Entries taken from a collection -
□ □ □ □ □ □ □

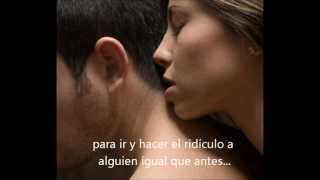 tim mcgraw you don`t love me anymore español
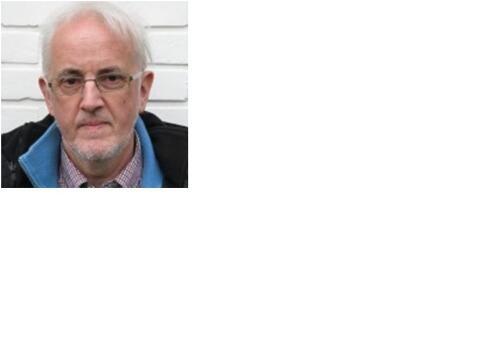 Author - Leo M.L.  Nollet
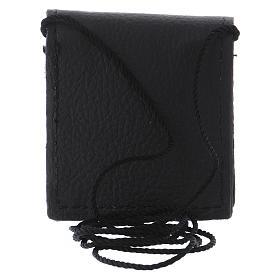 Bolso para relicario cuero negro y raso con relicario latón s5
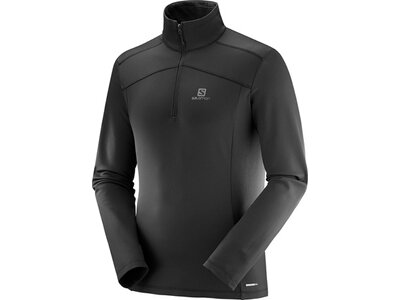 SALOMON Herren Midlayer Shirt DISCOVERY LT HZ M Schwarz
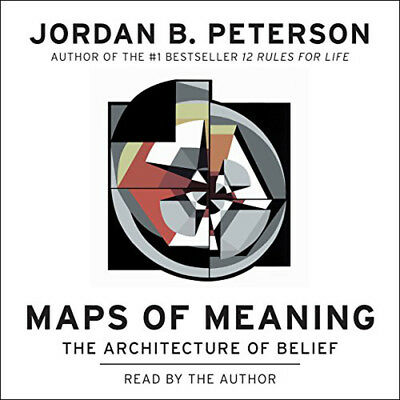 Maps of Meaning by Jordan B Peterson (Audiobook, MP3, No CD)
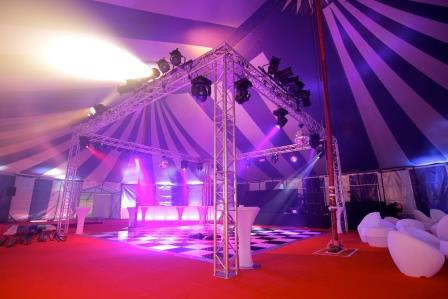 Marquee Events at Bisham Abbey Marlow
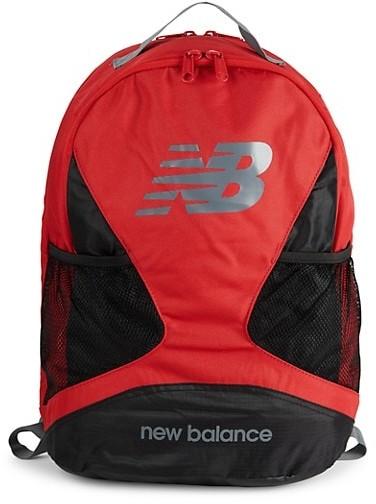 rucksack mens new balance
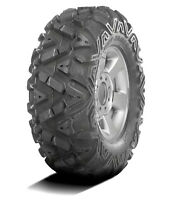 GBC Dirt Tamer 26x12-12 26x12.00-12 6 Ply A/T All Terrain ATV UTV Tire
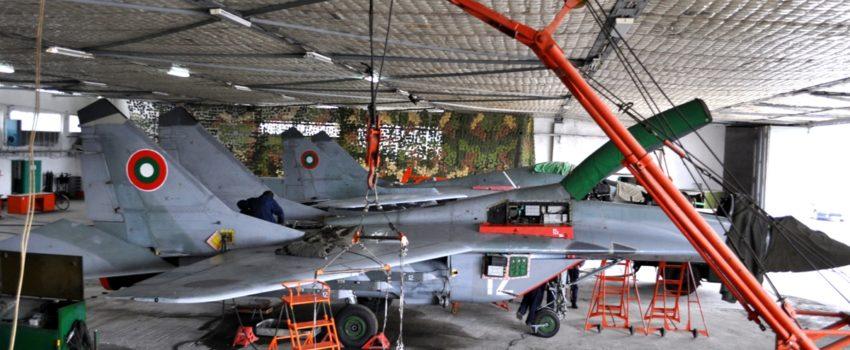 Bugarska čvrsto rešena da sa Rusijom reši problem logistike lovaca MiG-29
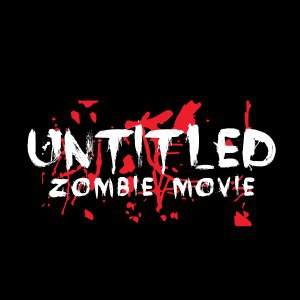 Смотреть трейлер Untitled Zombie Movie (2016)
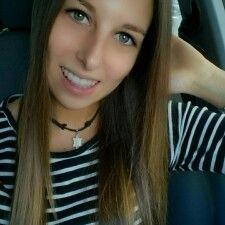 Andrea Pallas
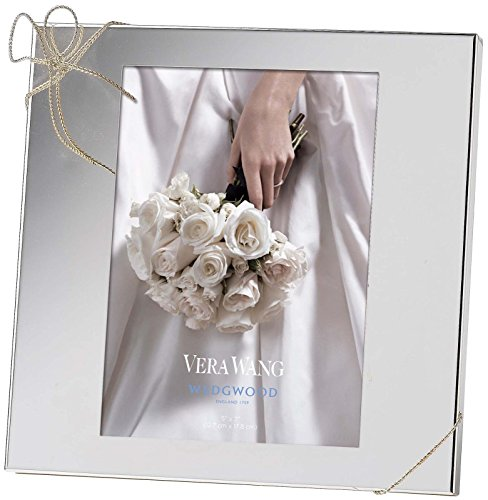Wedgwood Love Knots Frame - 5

□ □ □ □ □ □ □

YOUR ASSIGNMENT -
Could you repeat exactly the lines from the one containing "Author - Leo" to the last line of the records, both included, and leave out every picture?

WRITTEN SOLUTION -
 Author - Leo M.L.  Nollet
 Bolso para relicario cuero negro y raso con relicario latón s5
 SALOMON Herren Midlayer Shirt DISCOVERY LT HZ M Schwarz
 Maps of Meaning by Jordan B Peterson (Audiobook, MP3, No CD)
 Marquee Events at Bisham Abbey Marlow
 rucksack mens new balance
 GBC Dirt Tamer 26x12-12 26x12.00-12 6 Ply A/T All Terrain ATV UTV Tire
 Bugarska čvrsto rešena da sa Rusijom reši problem logistike lovaca MiG-29
 Смотреть трейлер Untitled Zombie Movie (2016)
 Andrea Pallas
Wedgwood Love Knots Frame - 5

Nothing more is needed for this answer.